Spatial reasoning question records:
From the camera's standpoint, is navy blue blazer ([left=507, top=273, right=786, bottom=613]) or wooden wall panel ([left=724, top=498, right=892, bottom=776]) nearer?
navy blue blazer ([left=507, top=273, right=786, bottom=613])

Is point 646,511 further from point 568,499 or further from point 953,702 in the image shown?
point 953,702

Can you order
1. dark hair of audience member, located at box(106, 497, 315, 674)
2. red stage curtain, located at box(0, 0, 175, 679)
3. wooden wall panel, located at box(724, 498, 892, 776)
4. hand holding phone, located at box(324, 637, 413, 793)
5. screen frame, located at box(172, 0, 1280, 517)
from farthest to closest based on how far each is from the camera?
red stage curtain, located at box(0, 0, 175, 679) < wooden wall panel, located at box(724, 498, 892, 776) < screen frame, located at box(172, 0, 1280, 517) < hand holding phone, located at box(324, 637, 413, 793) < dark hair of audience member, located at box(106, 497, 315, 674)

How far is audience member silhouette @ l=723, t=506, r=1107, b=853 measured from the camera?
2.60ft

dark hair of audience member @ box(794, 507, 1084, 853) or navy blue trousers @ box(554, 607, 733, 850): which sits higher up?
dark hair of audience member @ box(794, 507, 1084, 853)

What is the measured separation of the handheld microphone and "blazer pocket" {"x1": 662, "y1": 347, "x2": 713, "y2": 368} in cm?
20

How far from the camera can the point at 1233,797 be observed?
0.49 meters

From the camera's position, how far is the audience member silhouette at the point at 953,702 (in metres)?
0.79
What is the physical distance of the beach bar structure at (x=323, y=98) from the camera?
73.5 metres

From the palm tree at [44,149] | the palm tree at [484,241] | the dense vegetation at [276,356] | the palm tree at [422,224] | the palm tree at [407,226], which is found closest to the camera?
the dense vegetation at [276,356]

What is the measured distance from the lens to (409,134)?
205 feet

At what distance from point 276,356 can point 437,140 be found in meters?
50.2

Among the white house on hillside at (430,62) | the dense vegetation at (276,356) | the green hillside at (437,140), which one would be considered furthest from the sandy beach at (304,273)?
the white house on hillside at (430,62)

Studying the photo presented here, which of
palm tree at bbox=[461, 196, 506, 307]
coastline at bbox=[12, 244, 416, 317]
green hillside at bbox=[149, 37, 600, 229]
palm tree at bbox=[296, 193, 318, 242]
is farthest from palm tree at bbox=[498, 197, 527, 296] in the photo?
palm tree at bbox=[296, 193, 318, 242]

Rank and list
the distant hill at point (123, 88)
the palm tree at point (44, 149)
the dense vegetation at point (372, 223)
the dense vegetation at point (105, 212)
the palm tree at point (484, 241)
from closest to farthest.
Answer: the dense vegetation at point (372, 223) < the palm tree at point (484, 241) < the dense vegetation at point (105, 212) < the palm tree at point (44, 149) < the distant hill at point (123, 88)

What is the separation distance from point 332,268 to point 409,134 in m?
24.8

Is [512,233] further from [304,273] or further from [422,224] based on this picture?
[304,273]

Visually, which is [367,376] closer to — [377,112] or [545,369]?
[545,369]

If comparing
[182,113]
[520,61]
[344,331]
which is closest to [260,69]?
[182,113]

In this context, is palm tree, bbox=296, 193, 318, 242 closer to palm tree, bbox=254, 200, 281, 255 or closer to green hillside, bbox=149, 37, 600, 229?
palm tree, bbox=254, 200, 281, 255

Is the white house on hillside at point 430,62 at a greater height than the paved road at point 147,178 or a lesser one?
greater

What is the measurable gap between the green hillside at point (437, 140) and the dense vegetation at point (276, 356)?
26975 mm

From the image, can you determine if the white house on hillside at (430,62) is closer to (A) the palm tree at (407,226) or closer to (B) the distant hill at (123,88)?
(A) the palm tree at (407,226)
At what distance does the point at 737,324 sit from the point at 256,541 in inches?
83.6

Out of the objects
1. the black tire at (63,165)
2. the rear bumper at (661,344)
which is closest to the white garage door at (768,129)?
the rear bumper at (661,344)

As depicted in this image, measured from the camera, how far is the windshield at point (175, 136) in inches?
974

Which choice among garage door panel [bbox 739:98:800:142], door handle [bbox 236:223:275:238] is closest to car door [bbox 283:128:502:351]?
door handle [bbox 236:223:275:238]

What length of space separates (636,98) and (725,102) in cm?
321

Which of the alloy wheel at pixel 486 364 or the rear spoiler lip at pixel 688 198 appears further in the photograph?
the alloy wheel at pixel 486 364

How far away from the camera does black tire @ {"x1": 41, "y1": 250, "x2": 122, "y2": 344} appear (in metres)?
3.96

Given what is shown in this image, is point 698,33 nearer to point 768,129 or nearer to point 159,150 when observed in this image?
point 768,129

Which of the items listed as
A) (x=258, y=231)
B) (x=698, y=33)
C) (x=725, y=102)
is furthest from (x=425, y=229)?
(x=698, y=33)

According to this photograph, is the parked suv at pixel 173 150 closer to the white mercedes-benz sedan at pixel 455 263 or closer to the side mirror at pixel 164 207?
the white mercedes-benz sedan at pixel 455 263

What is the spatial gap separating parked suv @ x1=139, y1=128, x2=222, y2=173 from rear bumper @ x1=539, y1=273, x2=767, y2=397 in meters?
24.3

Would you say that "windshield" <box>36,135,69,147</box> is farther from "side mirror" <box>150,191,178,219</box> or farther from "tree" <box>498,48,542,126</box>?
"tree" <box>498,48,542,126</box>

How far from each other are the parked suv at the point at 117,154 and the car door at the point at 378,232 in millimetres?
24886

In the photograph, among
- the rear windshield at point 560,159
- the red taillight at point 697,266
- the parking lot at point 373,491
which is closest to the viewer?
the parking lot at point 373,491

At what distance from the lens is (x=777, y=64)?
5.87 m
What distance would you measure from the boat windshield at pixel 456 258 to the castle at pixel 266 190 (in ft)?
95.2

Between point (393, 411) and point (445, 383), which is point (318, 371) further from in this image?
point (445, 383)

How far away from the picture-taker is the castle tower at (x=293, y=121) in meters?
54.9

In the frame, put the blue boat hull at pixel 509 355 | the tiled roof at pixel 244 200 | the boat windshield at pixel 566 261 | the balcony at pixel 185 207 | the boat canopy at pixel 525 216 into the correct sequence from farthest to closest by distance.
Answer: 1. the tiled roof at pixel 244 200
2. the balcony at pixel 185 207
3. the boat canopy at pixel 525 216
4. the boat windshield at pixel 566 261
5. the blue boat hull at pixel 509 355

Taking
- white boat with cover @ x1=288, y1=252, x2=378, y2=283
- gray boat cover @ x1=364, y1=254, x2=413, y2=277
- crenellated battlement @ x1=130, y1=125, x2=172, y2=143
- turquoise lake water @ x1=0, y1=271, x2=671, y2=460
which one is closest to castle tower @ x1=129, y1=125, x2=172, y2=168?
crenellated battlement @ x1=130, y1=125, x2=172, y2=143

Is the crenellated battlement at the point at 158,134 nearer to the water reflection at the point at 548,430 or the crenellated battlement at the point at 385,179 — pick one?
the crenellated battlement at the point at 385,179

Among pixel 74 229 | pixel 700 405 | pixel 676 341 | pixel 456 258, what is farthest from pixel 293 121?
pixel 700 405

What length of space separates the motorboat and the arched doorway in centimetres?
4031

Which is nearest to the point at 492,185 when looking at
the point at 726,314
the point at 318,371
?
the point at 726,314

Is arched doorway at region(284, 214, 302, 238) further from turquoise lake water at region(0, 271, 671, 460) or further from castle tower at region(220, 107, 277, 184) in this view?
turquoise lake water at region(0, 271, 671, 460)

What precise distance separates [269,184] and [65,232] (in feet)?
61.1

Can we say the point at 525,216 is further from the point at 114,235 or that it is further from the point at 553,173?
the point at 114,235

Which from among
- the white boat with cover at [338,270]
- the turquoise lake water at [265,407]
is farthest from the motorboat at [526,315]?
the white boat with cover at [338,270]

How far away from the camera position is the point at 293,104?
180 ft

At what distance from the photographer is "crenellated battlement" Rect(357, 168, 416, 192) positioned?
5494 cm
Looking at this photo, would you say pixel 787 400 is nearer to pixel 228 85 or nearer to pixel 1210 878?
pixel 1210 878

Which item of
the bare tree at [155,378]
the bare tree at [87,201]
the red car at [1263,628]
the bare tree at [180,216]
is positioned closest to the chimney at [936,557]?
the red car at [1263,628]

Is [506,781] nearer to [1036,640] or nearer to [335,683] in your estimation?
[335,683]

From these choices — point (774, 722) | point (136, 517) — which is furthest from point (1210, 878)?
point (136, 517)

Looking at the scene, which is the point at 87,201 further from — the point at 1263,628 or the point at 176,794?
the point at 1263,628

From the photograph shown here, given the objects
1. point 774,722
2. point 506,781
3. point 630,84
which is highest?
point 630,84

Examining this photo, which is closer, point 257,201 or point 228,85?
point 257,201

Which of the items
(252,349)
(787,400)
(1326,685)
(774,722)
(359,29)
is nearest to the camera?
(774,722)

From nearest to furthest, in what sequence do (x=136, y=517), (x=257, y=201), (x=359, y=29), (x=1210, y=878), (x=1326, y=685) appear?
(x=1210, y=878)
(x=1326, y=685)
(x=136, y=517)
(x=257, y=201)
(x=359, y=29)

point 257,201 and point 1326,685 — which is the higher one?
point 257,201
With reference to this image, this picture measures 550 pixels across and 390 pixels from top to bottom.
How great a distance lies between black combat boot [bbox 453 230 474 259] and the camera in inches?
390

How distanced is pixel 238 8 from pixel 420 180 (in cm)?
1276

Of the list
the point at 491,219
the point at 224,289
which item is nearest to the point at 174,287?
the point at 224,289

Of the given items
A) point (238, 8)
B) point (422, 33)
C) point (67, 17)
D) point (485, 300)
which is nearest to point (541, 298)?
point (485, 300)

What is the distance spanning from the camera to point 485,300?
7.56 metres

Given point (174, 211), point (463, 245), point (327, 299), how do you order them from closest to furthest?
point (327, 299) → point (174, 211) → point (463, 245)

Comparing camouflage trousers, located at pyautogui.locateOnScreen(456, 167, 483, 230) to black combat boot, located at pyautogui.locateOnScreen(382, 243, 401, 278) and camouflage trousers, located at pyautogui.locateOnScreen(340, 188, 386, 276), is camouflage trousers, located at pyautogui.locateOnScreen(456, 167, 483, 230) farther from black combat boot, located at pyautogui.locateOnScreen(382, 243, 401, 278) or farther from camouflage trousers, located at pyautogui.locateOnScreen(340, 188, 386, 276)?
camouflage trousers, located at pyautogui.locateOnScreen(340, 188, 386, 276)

- **WHAT YOU HAVE TO DO**: Rewrite the entries from the beginning through the line containing "73.5 metres", replacing "camera" with "viewer" and keeping everything else the same.

- **FULL RESPONSE**:
From the viewer's standpoint, is navy blue blazer ([left=507, top=273, right=786, bottom=613]) or wooden wall panel ([left=724, top=498, right=892, bottom=776]) nearer?
navy blue blazer ([left=507, top=273, right=786, bottom=613])

Is point 646,511 further from point 568,499 or further from point 953,702 in the image shown?
point 953,702

Can you order
1. dark hair of audience member, located at box(106, 497, 315, 674)
2. red stage curtain, located at box(0, 0, 175, 679)
3. wooden wall panel, located at box(724, 498, 892, 776)
4. hand holding phone, located at box(324, 637, 413, 793)
5. screen frame, located at box(172, 0, 1280, 517)
from farthest to closest based on how far each is from the viewer?
red stage curtain, located at box(0, 0, 175, 679) < wooden wall panel, located at box(724, 498, 892, 776) < screen frame, located at box(172, 0, 1280, 517) < hand holding phone, located at box(324, 637, 413, 793) < dark hair of audience member, located at box(106, 497, 315, 674)

How far is audience member silhouette @ l=723, t=506, r=1107, b=853 measured from the viewer?
2.60ft

dark hair of audience member @ box(794, 507, 1084, 853) or navy blue trousers @ box(554, 607, 733, 850): which sits higher up?
dark hair of audience member @ box(794, 507, 1084, 853)

What is the measured separation of the handheld microphone and "blazer pocket" {"x1": 662, "y1": 347, "x2": 713, "y2": 368} in cm?
20

How far from the viewer can the point at 1233,797 be observed?
0.49 meters

From the viewer's position, how far is the audience member silhouette at the point at 953,702 (in metres)?
0.79
What is the physical distance of the beach bar structure at (x=323, y=98) from the viewer?
73.5 metres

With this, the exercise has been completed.